Wreath laying honors Civil War Colored Troops.

Members of the Magnus Joint Military Affairs Committee place at wreath honoring soldiers of the United States Colored Troops Nov. 6 at Alexandria National Cemetery. Photo by Janet Barnett/Gazette Packet

Members of the Magnus Joint Military Affairs Committee place at wreath honoring soldiers of the United States Colored Troops Nov. 6 at Alexandria National Cemetery. Photo by Janet Barnett/Gazette Packet

Jason Wood sat quietly among the crowd, thinking of his great-great grandfather as a wreath laying ceremony honoring soldiers of the United States Colored Troops was held Nov. 6 at Alexandria National Cemetery.

“It is an honor to be standing at a sacred place where I know there are some USCT soldiers buried,” said Civil Rights activist and historian Frank Smith, the keynote speaker at the event.

Wood’s great-great-grandfather was Douglass Wood, one of the many African Americans recruited during the Civil War to serve in the newly created United States Colored Troops. By the end of the war in 1865, the 175 USCT regiments constituted about one-tenth of the manpower of the Union Army.

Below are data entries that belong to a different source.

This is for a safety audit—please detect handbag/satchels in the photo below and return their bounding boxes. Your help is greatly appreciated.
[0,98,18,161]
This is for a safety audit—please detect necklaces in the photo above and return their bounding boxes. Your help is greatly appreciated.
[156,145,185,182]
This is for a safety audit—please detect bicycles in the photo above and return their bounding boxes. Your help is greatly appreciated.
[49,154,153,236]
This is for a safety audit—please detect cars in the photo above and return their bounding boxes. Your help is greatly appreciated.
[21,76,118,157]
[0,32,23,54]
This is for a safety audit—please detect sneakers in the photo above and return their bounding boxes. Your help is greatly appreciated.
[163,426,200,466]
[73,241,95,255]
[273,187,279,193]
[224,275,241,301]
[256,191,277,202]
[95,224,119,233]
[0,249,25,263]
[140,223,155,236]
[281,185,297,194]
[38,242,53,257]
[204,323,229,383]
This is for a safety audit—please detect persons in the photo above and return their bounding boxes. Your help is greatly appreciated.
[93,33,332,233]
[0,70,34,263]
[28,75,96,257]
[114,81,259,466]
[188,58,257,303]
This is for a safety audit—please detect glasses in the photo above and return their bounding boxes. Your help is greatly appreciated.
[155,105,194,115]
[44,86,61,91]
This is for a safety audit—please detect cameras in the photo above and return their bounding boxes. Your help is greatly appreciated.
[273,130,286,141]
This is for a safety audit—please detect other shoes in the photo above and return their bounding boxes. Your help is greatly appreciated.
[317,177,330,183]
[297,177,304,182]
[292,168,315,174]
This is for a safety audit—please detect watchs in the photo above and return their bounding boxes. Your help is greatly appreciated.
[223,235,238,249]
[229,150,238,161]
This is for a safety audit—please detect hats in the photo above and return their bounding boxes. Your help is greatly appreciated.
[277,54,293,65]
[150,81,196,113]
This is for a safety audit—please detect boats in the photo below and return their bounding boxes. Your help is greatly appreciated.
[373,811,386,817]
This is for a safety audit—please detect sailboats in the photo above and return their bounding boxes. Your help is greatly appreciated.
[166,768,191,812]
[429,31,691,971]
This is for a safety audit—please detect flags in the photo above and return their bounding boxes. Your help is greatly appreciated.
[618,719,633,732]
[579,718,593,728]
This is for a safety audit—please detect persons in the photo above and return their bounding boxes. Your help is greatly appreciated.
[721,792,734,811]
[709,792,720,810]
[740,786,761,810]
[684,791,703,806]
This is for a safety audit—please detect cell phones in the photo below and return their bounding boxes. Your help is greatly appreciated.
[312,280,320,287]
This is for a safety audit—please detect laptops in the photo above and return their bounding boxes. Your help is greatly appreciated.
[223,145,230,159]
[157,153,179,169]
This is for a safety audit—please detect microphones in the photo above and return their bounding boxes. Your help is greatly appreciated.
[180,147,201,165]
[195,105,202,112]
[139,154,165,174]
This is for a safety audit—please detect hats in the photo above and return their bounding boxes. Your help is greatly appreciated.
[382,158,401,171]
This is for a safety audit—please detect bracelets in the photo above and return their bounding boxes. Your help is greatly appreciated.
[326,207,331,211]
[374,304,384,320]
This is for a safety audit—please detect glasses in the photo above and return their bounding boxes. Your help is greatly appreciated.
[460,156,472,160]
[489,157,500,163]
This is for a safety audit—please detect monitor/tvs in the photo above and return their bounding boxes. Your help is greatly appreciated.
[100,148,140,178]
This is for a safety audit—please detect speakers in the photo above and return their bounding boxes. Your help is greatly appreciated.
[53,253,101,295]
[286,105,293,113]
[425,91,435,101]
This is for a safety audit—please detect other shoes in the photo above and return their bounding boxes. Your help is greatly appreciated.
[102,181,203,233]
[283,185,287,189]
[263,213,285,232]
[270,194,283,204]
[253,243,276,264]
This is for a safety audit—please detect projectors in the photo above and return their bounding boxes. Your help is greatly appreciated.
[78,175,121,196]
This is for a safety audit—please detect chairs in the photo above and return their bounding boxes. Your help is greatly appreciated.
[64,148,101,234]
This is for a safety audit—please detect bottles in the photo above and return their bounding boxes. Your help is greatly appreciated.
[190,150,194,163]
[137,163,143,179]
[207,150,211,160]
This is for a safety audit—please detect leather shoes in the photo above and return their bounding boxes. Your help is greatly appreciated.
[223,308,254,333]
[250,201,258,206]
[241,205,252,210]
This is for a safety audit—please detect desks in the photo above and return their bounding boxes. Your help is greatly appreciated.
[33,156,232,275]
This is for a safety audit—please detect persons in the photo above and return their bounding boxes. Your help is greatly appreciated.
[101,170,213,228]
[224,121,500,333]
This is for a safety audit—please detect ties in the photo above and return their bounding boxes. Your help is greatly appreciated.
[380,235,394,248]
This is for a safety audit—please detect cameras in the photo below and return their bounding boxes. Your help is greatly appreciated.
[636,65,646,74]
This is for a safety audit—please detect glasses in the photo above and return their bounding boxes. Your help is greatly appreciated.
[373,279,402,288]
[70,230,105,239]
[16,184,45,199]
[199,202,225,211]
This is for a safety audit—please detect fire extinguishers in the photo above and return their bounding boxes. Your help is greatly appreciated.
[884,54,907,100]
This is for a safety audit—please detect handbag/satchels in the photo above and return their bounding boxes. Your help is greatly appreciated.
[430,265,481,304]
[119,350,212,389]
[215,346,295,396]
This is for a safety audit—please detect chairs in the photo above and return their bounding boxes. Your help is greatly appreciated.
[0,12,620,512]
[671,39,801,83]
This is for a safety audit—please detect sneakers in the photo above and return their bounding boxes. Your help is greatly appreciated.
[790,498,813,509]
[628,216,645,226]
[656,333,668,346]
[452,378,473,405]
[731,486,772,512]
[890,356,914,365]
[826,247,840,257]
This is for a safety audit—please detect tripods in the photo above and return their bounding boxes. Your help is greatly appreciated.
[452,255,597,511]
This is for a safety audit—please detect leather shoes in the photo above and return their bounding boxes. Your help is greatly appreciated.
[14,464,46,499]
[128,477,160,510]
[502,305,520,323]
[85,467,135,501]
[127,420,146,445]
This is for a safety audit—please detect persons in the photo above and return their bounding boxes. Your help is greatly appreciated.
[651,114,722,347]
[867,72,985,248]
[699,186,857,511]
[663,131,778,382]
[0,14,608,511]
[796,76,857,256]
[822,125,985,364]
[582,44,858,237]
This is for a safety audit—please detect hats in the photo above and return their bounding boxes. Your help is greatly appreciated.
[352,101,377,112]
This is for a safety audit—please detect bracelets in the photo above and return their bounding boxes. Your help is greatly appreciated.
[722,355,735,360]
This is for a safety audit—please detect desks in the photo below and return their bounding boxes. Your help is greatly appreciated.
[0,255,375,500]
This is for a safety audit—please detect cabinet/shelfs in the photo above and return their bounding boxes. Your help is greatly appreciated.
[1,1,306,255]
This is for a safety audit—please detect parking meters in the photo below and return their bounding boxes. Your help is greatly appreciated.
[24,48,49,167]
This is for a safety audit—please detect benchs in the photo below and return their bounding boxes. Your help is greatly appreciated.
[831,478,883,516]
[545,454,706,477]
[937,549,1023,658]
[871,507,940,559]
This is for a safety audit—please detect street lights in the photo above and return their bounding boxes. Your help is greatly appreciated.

“The regiments of the USCT became the largest standing army of Black soldiers in the history of the world,” Smith said.

The Bureau of Colored Troops was created in 1863 as a special branch of the military for the purpose of implementing President Abraham Lincoln’s Emancipation Proclamation, which read “that such persons of suitable condition, will be received into the armed service of the United States to garrison forts, positions, stations, and other places, and to man vessels of all sorts in said service."

“Of those 200,000 African American soldiers, 150,000 had been enslaved when the war started,” Smith said. “They were living on plantations in the Deep South picking cotton, corn, tobacco, and where women were being abused and misused.”

At Smith’s side was Marquette Milton, a reenactor portraying a soldier in the Colored Troops.


“For African Americans, this was a fight to make America a different kind of country.”

— Civil Rights activist Frank Smith


“This is what these soldiers looked like,” said Smith gesturing to Milton. “They were about this height, slight build, and looking like they needed another meal after 4-5 months of being on the battlefield. They wanted to go home. But first they needed to finish the war.”

When the war ended in April of 1865, about 20 percent of USCT soldiers had died, a rate about 35 percent higher than that of white Union troops. Many USCT soldiers fought with distinction, with 16 receiving the Medal of Honor and many more receiving other honors.

Arminta Wood, right, and Jason Wood, a descendent of soldier Douglass Wood of the United States Colored Troops at the wreath laying ceremony Nov. 6 at Alexandria National Ceremony.

 

The graves of 118 USCT soldiers who died during the Civil War are located at Alexandria National Cemetery, one of the original national cemeteries that were established in 1862. Originally interred at the Contrabands and Freedmen Cemetery, a protest and petition in 1864 resulted in the reburial of the USCT troops alongside other fallen soldiers in Alexandria National Cemetery.

The wreath laying was sponsored by the Joint Military Affairs Committee of Magnus Temple Number 3 and Magnus Court 100.

“For African Americans, this was a fight to end slavery,” said Smith in closing.  “This was a fight to make America a different kind of country, where slavery no longer existed.”